As they announced my show in the next category, they projected the name on the giant, huge, enormous screen for all to see. My wife had been waiting to capture it on digital film for posterity, when some Bozo stood up right as she snapped the photo. Darn the luck.

The tension was building. The students fumbled with the sealed card with the winner's name concealed. They began to read nervously. " . . . and the Emmy goes to" (I began to push my chair out from the table, swallowed hard, and "Here's to your Health." I coughed hard, and pretended to scratch my nose as I wiped what I felt was a small tear of disappointment developing in my eye. Everyone at the table looked over at me like I was an orphaned puppy with sounds of "aaaawwwwwwwwwwwww."

BUT, there was still hope! The last category had multiple winners, perhaps this was a new trend. I didn't hear a word of the acceptance speech for the show that out-awarded me, although I found my hands clapping reflexively. The spotlight soon shifted back to the high-school student presenters. I eagerly anticipate the next sound they would utter . . . . . .

"The next categor. . . . . . I heard no more. My heart sank, my shoulders dropped, I chugged the the last bit of water in my goblet. My wife put her gentle hand on my back and asked, "Are you alright?" "Yes," I lied.

Throughout the rest of the evening, I slowly got back into the celebratory mood, feigning interest in the winners in the other categories. The man next to my wife reassured me that the two other shows in my category were giant, huge, enormous markets with giant, huge, enormous budgets. It was remarkable that I could, with just a side project and a potential viewership of 40 thousand, compete with full-time professionals with markets of 4 million viewers. That really put it into perspective for me. I decided I would let the Academy's spurn spur me on to work harder on my current project, and if I ever had another opportunity, I'd go in with different expectation.

As of now, I am very grateful for the experience and the privilege of attending an exclusive function as an initiate.

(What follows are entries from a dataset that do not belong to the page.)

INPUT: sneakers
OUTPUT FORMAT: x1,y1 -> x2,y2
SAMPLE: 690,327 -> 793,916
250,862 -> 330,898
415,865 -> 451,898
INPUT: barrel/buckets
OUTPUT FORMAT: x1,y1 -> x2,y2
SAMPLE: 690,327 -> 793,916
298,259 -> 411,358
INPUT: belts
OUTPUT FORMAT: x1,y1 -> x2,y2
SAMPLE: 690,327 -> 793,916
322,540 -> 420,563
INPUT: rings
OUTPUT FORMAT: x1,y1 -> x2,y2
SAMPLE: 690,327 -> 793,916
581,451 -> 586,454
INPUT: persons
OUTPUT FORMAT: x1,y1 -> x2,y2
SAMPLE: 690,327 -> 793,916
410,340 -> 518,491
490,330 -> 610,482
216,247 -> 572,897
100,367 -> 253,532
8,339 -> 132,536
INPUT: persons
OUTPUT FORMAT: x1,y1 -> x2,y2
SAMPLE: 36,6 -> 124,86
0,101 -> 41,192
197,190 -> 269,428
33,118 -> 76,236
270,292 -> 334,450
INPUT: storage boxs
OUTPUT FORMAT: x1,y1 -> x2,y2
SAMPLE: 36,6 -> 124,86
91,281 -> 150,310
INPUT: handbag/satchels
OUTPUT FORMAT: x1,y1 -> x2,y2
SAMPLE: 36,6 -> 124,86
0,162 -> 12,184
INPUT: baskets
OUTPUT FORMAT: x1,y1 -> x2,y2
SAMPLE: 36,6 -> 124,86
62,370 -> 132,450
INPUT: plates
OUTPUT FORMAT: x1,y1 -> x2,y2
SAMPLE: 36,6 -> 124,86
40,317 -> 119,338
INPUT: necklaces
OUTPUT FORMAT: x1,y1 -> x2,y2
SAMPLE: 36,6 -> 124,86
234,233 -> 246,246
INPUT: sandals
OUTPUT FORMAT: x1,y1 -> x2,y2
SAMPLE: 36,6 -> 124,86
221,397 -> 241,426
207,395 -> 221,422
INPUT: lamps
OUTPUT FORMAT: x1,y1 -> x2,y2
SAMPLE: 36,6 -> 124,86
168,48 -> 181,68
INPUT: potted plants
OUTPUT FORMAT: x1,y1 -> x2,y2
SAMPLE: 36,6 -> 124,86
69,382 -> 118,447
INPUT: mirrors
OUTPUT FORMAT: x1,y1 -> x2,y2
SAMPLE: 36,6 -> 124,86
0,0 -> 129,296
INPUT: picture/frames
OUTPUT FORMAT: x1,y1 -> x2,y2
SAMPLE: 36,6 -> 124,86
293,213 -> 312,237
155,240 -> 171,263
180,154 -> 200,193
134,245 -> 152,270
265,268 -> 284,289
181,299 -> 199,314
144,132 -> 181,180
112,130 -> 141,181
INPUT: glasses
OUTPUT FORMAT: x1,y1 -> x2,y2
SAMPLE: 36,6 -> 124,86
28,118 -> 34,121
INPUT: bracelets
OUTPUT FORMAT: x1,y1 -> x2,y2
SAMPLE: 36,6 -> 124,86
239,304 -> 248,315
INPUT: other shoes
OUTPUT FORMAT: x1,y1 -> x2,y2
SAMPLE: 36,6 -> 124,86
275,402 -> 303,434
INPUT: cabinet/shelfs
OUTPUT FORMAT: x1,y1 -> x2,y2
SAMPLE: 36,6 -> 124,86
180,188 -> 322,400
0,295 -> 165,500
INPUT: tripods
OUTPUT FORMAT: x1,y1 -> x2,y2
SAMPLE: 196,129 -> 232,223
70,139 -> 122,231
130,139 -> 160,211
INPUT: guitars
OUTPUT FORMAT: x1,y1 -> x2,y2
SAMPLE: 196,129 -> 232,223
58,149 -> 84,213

Being competitive and too hard on myself are character flaws that are both gifts and curses. Learning to deal with disappointment is something I don't really ever want to get good at, because that would require a lot of practice, but I think I'm slowly learning to move past them more quickly. My 7-year-old son said it best when I called him on the phone shortly after the announcement: "DAD!!! Second Place is AWESOME!!!" He's sooooo right. Thanks, buddy!

The one thing that is still troubling me, though, is not why I didn't win, but how I could have let that raw piece of expensive steak on my wife's plate go to waste. That will take a bit longer to get over.


Anonymous said...

You are a winner in my book.

kwkorpi said...


Now back to teaching Math!

Anonymous said...

That $110 steak wasn't nearly as good as the $13 hamburger I injested earlier at the hotel. And, the reason I didn't finish my $110 meal wasn't that the steak was too raw as much as I didn't want to cleanse the smoky taste of 100% Angus topped with homemade gaucamole, cheddar cheese, tomato, and sprouts on a hot-out-of-the-oven bun (not to mention the adorable little bottle of mustard or the perfectly crispy fries, thanks to hot oil) from my palate. Now, quit being so hard on yourself.

kwkorpi said...

Didn't you leave a dab of ketchup and a sprig up sprouts on your cheesburger plate earlier that day? Dang it! I HATE wasting. Now I'm stressed out.

Brenda said...

Congratulations on being a winner - not many people get to go to those events!